DESCRIPTION OF THE TASK:
Copy the rows word for word, from the one containing "In this picture, would" through the end of the rows. Leave the pictures out.

### EXTRACTED INFORMATION

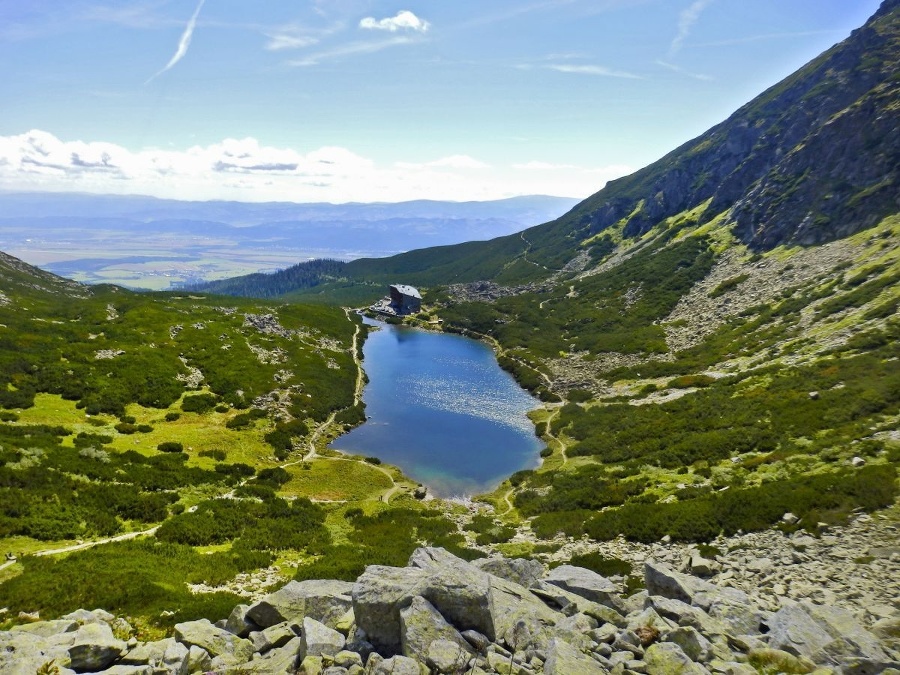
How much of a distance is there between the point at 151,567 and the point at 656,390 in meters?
58.2

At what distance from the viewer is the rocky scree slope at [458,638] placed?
39.8 feet

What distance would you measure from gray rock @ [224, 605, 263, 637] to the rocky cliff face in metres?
111

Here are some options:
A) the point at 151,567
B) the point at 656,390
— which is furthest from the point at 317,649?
the point at 656,390

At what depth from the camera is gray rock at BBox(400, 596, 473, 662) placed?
12.5m

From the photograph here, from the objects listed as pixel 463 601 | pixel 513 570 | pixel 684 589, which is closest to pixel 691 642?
pixel 684 589

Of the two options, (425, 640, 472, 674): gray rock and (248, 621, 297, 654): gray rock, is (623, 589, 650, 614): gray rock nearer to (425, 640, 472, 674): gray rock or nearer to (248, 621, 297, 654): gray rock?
(425, 640, 472, 674): gray rock

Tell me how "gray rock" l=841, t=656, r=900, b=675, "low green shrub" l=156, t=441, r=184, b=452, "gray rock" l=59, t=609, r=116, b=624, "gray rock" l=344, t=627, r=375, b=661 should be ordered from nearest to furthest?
"gray rock" l=841, t=656, r=900, b=675, "gray rock" l=344, t=627, r=375, b=661, "gray rock" l=59, t=609, r=116, b=624, "low green shrub" l=156, t=441, r=184, b=452

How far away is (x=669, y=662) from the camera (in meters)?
12.3

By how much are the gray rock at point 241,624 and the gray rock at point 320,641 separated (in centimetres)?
311

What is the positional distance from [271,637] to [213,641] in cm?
157

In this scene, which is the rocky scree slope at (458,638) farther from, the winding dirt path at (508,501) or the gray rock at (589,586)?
the winding dirt path at (508,501)

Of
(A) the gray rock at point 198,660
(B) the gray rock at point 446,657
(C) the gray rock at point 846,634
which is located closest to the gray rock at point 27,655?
(A) the gray rock at point 198,660

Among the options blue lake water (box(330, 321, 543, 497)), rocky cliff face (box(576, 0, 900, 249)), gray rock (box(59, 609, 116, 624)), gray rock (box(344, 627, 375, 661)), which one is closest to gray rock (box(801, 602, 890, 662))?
gray rock (box(344, 627, 375, 661))

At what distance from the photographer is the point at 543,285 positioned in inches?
6161
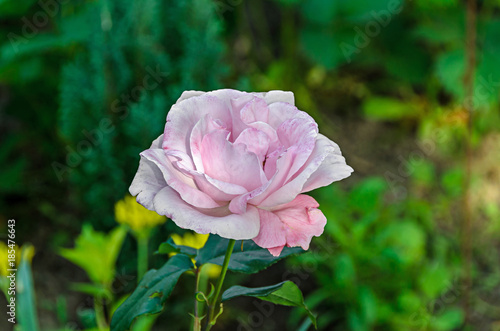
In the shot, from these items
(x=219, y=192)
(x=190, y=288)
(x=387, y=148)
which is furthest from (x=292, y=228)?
(x=387, y=148)

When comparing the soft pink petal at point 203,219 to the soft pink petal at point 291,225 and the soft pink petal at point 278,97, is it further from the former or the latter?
the soft pink petal at point 278,97

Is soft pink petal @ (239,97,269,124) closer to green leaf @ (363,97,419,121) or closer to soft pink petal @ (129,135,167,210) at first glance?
soft pink petal @ (129,135,167,210)

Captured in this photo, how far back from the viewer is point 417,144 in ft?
8.29

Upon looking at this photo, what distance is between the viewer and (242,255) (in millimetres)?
520

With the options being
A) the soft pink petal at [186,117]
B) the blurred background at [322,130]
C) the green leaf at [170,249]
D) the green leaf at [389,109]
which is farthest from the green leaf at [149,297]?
the green leaf at [389,109]

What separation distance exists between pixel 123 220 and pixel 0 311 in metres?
0.95

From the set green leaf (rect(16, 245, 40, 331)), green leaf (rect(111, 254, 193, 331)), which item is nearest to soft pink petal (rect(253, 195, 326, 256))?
green leaf (rect(111, 254, 193, 331))

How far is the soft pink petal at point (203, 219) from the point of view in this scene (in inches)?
15.2

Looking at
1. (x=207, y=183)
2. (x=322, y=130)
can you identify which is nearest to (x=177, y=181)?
(x=207, y=183)

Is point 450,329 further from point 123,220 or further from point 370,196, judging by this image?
point 123,220

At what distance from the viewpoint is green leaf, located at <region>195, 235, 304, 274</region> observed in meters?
0.50

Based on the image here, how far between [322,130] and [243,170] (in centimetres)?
196

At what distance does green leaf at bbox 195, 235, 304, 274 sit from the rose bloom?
7 cm

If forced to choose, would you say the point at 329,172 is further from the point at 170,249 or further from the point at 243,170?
the point at 170,249
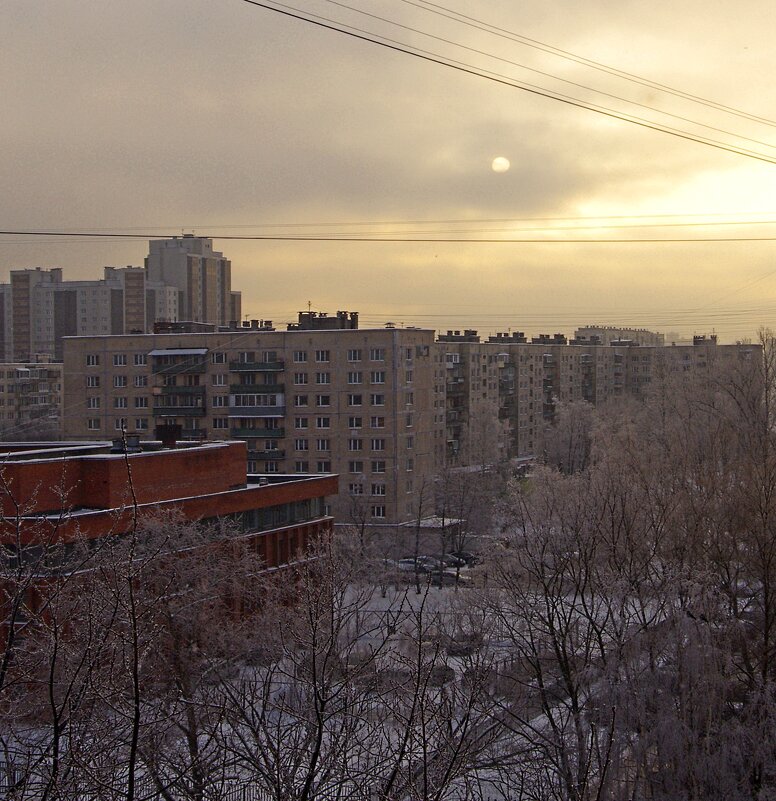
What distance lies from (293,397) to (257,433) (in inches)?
99.4

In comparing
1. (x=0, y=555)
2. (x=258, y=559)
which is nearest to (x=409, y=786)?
(x=0, y=555)

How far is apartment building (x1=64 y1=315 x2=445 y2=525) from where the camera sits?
4481 cm

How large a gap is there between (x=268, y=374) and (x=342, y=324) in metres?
6.16

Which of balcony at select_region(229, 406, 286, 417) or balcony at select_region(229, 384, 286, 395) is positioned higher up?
balcony at select_region(229, 384, 286, 395)

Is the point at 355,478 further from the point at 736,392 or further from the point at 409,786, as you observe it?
the point at 409,786

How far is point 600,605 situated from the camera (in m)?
15.2

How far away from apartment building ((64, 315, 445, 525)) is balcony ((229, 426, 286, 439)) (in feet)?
0.19

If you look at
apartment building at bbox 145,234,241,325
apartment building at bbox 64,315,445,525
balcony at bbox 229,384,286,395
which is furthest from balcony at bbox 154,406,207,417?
apartment building at bbox 145,234,241,325

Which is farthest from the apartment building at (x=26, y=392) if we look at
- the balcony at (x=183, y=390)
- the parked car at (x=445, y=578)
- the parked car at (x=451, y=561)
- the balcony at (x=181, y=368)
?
the parked car at (x=445, y=578)

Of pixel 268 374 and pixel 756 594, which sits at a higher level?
pixel 268 374

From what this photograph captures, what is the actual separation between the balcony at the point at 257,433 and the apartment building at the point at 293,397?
6cm

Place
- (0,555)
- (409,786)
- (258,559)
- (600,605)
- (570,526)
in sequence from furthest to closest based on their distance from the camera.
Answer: (258,559), (570,526), (600,605), (0,555), (409,786)

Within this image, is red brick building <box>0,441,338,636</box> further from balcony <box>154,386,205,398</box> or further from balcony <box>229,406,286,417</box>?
balcony <box>154,386,205,398</box>

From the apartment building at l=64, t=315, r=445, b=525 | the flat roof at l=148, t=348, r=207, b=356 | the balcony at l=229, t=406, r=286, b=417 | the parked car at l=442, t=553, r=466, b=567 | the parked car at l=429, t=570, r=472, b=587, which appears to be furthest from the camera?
the flat roof at l=148, t=348, r=207, b=356
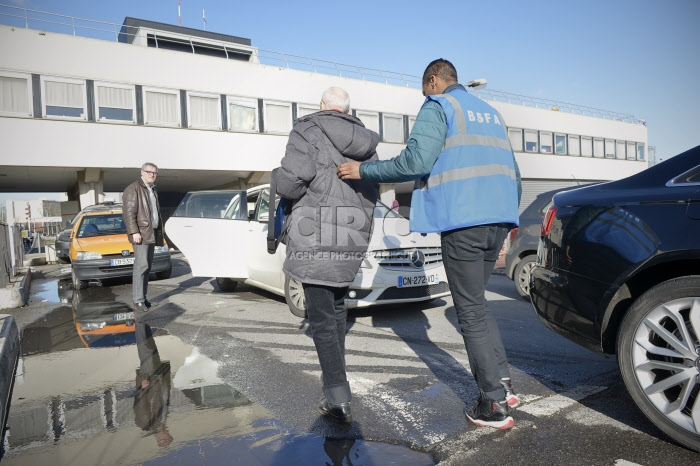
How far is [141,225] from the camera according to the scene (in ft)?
22.4

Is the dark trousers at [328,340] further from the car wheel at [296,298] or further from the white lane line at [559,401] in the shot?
the car wheel at [296,298]

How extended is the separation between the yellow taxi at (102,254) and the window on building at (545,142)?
90.3 ft

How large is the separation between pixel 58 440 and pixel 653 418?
3124 mm

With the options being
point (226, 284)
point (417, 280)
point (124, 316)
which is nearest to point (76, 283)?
point (226, 284)

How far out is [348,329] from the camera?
18.3 feet

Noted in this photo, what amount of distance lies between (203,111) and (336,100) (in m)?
19.4

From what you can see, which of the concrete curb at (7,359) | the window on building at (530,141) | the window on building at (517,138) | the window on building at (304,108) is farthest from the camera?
the window on building at (530,141)

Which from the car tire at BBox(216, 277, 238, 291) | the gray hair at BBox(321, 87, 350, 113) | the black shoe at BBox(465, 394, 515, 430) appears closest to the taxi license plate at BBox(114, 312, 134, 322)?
the car tire at BBox(216, 277, 238, 291)

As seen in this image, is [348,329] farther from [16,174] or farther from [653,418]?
[16,174]

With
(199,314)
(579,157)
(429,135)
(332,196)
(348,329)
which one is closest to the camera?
(429,135)

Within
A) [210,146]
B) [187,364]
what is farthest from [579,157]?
[187,364]

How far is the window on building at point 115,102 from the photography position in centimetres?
1905

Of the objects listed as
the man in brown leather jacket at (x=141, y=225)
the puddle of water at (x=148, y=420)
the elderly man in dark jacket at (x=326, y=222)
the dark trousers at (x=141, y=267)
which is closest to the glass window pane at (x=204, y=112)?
the man in brown leather jacket at (x=141, y=225)

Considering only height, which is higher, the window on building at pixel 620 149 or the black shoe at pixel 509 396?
the window on building at pixel 620 149
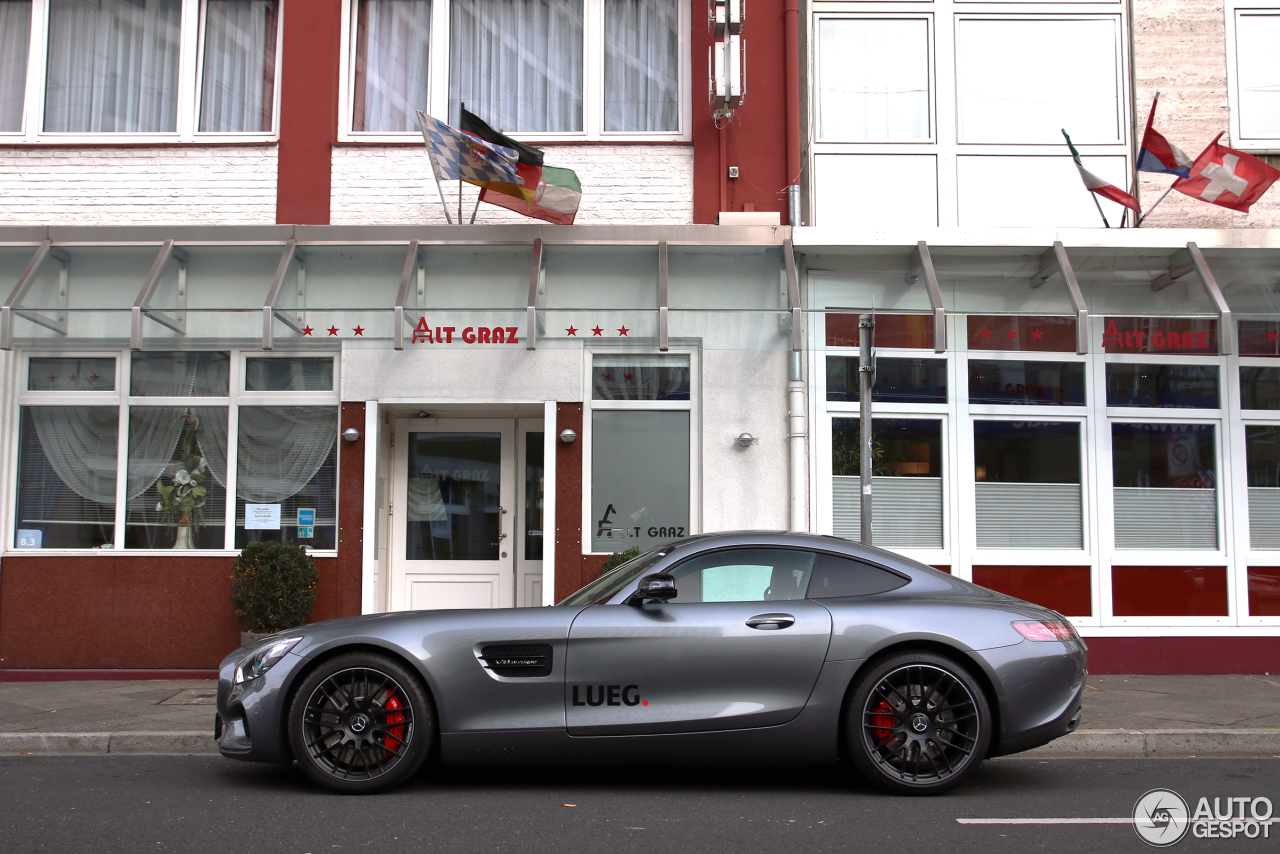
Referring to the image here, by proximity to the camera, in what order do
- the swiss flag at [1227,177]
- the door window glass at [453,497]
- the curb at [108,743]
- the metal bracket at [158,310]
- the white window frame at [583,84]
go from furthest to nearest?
1. the white window frame at [583,84]
2. the door window glass at [453,497]
3. the swiss flag at [1227,177]
4. the metal bracket at [158,310]
5. the curb at [108,743]

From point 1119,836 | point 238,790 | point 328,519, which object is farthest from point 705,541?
point 328,519

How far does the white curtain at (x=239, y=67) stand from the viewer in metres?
10.6

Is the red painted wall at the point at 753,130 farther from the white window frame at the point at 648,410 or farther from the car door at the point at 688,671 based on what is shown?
the car door at the point at 688,671

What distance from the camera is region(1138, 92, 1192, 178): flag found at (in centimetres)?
940

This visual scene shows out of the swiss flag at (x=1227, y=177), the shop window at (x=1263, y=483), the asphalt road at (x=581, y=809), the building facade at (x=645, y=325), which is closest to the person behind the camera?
the asphalt road at (x=581, y=809)

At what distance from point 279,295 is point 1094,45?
8.33m

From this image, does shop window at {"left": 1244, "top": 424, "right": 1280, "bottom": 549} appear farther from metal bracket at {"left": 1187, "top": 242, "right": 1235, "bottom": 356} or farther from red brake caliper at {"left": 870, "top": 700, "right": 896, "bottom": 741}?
red brake caliper at {"left": 870, "top": 700, "right": 896, "bottom": 741}

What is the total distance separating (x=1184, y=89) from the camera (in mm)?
10383

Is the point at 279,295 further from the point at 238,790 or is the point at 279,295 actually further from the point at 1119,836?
the point at 1119,836

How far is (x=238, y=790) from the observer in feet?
17.7

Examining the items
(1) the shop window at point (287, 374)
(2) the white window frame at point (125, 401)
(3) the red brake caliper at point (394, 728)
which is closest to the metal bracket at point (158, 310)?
(2) the white window frame at point (125, 401)

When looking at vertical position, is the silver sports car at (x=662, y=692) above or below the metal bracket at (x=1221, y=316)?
below

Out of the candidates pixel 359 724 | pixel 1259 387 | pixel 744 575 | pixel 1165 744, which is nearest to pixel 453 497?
pixel 359 724

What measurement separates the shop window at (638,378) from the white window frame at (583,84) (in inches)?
89.0
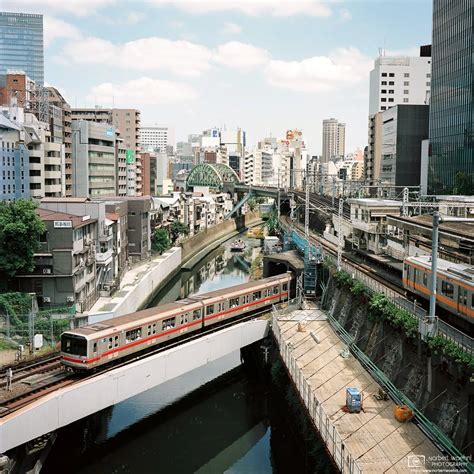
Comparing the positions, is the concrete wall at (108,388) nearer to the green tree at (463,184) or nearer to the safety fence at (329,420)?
the safety fence at (329,420)

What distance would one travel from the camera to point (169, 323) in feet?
95.7

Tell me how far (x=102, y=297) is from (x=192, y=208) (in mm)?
44782

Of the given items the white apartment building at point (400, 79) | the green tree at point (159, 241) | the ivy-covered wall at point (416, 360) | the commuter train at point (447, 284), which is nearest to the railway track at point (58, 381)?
the ivy-covered wall at point (416, 360)

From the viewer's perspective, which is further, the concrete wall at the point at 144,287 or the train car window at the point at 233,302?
the concrete wall at the point at 144,287

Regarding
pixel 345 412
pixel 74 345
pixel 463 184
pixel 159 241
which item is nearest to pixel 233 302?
pixel 74 345

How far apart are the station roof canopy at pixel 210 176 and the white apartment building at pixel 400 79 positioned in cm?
3497

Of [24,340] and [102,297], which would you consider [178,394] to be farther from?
[102,297]

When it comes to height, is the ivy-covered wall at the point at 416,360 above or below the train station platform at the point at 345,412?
above

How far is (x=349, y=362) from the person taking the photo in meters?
26.0

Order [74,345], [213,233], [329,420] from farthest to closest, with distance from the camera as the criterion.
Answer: [213,233]
[74,345]
[329,420]

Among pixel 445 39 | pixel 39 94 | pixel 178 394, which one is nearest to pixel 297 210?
pixel 445 39

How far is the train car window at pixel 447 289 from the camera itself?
2209 centimetres

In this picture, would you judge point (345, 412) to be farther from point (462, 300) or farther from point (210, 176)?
point (210, 176)

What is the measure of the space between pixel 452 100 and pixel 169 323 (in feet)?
154
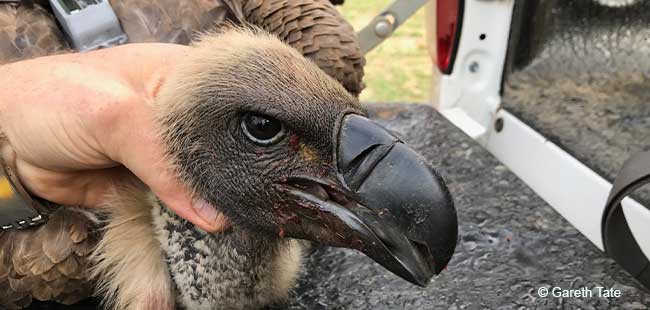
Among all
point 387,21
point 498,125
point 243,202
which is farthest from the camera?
point 387,21

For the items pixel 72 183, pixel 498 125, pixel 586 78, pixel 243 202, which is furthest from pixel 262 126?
pixel 498 125

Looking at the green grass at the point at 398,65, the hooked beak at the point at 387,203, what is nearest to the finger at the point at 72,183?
the hooked beak at the point at 387,203

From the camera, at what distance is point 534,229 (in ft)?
8.13

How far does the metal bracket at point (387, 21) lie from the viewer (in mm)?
3168

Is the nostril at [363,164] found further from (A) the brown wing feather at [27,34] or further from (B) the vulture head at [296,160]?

######

COMPLETED TASK:
In this picture, would you judge point (345, 412) to be farther from point (462, 300) or farther from point (210, 176)?
point (210, 176)

What is the measure of the space between pixel 452 100 and pixel 169 323 (in feet)?
154
Among all
point 387,21
point 498,125
point 243,202
which is farthest from the camera?
point 387,21

For the items pixel 72 183, pixel 498 125, pixel 586 78, pixel 243 202, which is furthest from pixel 262 126?
pixel 498 125

Looking at the green grass at the point at 398,65, the hooked beak at the point at 387,203, what is nearest to the finger at the point at 72,183?
the hooked beak at the point at 387,203

From the camera, at what distance is point 534,229 (in ft)?
8.13

How far does the metal bracket at point (387, 21) lie from the viewer (in mm)?
3168

Is the nostril at [363,164] found further from (A) the brown wing feather at [27,34] or further from (B) the vulture head at [296,160]?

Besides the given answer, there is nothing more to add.